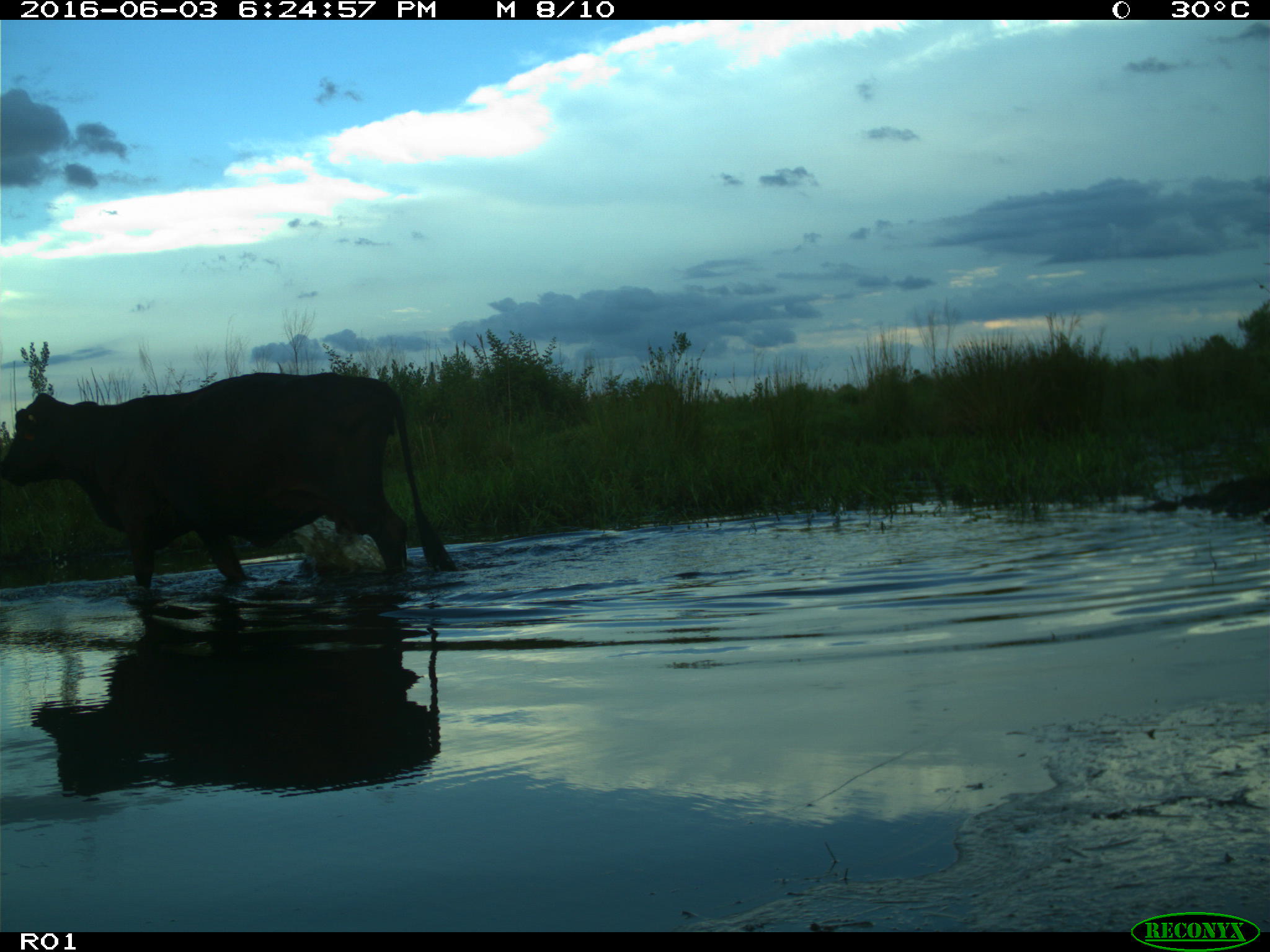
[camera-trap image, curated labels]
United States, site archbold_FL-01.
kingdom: Animalia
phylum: Chordata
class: Mammalia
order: Artiodactyla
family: Bovidae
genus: Bos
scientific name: Bos taurus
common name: domestic cow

______

> **WHAT IS NEEDED**: An exact copy of the entries, minus the pictures, is what to return.

> **RESULT OF THIS TASK**:
[camera-trap image, curated labels]
United States, site archbold_FL-01.
kingdom: Animalia
phylum: Chordata
class: Mammalia
order: Artiodactyla
family: Bovidae
genus: Bos
scientific name: Bos taurus
common name: domestic cow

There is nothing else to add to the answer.